Spor hayatımın her zaman merkezi oldu. Spor yapmak ve spor yönetmek. İnsan gerçekten sevdiği işi yapınca ve değer gördüğünü hissedince herşey farklı oluyor.
......................................................................................................
Hayatım boyunca hiçbir akım hiçbir “izm”e yakın olmadım, ilgi duydum, araştırdım ama kendimi bulamadım. Herkes için eşit adaletli olan, bilimin ve ilimin gücüne inanan, doğayı bir ağaç bile kesmeyecek kadar seven, çok cami değil çok okul yapan, eğitim devrimi başlatan, sanata değer veren ve teşvik eden, laik olan, para için değil halkı için çalışan olur da bir gün ömrü hayatımda görürsem onunlayım. Mustafa Kemal Atatürk’ün yolundayım. Gençlik yıllarımda da böyle düşünüyordum, bugünde…
Ama bir değişiklik oldu…
20'li yaşlarımın başında, bir gece, kim bilir hangi ortamdan dönüyorum, eve gelmeden bir refleksle Arnavutköy’de iniyorum taksiden sabaha karşı, oturuyorum Akıntıburnu’nda, izliyorum muhteşem İstanbul Boğazını, sabah ezanı başlıyor, çok etkiliyor beni, ağlıyorum. Okumaya karar veriyorum Kuran’ı. Okuyorum, ilk okuyuşumda çok etkili olmuyor, bitiremiyorum hatta ama kalbime düşüyor işte… Üniversitede tekrar başlıyorum okumaya, sonra bir daha okuyorum, hala okuyorum, Kuran’ı çalışıyorum. Anladıkça daha fazla merak, inanç, korku ve sevgiyle yaşıyorum.

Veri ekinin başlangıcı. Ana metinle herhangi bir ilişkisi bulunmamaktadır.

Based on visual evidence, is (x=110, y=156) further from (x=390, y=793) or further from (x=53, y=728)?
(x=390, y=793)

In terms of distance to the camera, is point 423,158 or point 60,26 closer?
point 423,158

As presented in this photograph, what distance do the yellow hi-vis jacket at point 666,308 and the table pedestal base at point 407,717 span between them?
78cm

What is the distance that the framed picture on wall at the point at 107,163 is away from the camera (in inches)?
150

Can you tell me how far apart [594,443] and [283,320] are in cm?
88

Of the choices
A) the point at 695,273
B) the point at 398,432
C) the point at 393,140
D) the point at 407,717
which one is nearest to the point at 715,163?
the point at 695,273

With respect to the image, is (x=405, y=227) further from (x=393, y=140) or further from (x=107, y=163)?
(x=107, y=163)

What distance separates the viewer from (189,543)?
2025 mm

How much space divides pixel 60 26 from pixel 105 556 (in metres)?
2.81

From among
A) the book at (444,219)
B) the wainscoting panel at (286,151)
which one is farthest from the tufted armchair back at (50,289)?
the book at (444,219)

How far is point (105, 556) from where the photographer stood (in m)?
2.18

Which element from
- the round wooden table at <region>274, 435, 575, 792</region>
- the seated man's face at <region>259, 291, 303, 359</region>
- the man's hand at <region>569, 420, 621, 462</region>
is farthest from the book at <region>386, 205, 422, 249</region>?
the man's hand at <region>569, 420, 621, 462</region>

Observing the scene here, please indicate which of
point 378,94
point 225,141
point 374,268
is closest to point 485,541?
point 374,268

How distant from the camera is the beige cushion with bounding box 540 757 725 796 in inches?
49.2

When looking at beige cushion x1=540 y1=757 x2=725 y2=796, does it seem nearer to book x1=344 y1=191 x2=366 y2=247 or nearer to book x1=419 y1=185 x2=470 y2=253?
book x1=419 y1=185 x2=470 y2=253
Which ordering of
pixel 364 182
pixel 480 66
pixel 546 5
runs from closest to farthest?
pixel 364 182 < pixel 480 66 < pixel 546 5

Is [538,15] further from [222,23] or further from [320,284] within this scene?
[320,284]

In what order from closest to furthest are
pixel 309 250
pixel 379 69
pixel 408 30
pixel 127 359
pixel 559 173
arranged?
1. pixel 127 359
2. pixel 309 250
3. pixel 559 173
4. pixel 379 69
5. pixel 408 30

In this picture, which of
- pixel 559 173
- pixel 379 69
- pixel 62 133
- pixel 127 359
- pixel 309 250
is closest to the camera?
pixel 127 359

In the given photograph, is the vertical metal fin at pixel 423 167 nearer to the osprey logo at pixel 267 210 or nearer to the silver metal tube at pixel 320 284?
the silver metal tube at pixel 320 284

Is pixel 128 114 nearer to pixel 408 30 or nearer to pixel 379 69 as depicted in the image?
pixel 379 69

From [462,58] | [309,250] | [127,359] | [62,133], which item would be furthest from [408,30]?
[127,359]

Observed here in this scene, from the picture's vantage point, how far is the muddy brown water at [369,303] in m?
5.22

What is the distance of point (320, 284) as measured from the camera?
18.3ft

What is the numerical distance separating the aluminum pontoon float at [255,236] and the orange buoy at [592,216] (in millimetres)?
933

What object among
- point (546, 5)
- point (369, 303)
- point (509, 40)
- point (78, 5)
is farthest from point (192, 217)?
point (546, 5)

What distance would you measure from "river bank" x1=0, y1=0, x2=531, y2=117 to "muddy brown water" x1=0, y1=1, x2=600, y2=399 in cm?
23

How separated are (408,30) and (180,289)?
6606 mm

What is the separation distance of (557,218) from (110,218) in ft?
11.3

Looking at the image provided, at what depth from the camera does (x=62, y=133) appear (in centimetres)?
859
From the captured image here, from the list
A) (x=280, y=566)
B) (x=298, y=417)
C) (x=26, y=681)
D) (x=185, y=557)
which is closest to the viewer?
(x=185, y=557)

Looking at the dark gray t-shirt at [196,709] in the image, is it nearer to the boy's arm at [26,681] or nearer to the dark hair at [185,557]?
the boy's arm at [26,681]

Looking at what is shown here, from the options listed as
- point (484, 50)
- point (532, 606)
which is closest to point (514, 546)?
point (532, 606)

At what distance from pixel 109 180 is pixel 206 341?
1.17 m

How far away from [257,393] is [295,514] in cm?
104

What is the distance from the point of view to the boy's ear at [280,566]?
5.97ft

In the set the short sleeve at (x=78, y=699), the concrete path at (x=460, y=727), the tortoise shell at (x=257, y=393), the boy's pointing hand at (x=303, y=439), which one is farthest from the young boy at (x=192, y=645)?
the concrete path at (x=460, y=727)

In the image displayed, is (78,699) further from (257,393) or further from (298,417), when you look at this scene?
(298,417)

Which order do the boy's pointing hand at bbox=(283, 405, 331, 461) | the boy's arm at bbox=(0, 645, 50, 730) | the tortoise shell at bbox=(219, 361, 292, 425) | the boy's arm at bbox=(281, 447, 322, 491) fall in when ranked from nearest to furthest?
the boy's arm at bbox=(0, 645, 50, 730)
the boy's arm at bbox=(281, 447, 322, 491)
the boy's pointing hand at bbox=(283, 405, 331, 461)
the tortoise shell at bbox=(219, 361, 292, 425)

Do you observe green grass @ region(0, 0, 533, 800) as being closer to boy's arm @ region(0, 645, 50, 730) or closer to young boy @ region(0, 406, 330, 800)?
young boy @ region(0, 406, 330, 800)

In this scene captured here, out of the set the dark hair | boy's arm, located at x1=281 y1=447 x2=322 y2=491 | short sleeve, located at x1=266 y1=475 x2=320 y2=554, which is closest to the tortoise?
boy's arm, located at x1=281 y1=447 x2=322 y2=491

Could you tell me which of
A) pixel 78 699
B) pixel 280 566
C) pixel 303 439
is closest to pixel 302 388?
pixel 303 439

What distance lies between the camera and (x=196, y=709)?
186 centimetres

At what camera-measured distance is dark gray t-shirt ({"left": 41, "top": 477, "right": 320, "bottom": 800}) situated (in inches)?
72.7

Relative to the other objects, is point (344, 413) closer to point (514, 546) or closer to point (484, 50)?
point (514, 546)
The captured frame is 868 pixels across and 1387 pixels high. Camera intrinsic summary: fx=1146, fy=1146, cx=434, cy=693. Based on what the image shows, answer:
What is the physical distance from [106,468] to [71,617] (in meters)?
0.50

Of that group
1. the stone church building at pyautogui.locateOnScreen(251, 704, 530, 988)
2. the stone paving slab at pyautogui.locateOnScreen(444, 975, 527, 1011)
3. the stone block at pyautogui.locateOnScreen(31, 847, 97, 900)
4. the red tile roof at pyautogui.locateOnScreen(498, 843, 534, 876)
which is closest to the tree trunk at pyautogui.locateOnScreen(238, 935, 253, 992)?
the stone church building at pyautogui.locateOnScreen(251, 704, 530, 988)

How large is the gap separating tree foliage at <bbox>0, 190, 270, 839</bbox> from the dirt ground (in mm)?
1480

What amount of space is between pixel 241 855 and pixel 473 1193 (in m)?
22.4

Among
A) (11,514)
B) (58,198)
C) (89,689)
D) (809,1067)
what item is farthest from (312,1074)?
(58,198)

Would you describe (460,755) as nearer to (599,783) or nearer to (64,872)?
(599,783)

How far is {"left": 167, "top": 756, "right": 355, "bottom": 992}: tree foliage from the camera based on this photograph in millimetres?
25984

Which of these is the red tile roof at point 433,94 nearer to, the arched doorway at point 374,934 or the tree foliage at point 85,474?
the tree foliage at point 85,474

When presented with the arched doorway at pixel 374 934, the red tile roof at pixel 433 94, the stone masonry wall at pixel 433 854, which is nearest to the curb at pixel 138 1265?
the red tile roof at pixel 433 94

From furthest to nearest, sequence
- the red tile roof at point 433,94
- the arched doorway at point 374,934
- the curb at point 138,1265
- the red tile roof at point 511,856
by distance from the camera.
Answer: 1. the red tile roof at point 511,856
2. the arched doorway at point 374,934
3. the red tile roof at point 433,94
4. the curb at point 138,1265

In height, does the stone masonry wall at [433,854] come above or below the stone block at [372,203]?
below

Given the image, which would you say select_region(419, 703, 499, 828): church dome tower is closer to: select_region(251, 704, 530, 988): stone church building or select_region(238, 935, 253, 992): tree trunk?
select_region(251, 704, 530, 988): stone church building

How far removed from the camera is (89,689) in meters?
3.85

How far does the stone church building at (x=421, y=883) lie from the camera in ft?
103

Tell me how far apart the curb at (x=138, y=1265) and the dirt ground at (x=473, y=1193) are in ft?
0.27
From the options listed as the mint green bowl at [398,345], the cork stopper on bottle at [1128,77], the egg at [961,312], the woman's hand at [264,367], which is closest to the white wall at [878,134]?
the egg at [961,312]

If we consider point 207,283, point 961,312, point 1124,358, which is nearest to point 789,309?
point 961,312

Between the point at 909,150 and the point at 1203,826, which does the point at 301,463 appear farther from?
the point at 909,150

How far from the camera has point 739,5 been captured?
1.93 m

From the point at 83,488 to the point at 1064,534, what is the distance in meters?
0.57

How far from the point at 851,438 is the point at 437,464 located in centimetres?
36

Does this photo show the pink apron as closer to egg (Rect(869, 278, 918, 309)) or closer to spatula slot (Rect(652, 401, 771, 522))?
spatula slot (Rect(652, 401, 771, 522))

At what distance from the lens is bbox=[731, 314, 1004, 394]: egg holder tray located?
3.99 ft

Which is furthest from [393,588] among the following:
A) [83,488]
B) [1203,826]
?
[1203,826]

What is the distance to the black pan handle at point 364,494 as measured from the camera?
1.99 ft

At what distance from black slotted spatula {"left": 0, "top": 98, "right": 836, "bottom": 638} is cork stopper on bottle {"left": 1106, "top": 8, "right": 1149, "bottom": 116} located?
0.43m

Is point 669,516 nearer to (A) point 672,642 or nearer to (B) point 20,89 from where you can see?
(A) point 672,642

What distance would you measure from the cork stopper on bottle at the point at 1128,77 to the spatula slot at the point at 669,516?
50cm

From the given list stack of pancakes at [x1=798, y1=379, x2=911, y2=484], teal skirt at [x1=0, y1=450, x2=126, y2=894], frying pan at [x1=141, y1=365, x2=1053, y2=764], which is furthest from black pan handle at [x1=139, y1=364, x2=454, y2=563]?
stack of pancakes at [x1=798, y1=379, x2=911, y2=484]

Kuran’da yer alan dinin bilinmemesine, kendine Müslüman diyen dinci, yobaz ve cahillerin sözlerinin din zannedilmesine çok üzülüyorum.
......................................................................................................
Hatalar yaptım, yanlışlar yaptım, yapıyorum… Af diledim, diliyorum…
Nefsime karşı bir savaş açtım, bundan zaman zaman zevk alıyorum, zaman zaman korkuyorum, ama galip gelmeyi umuyorum…
Vicdansızdan ve zalimden hep nefret ettim, ediyorum…
Adalet için mücadele edenlere, bu gücü kendinde bulanlara, cesaretlerine çok büyük saygı duyuyorum…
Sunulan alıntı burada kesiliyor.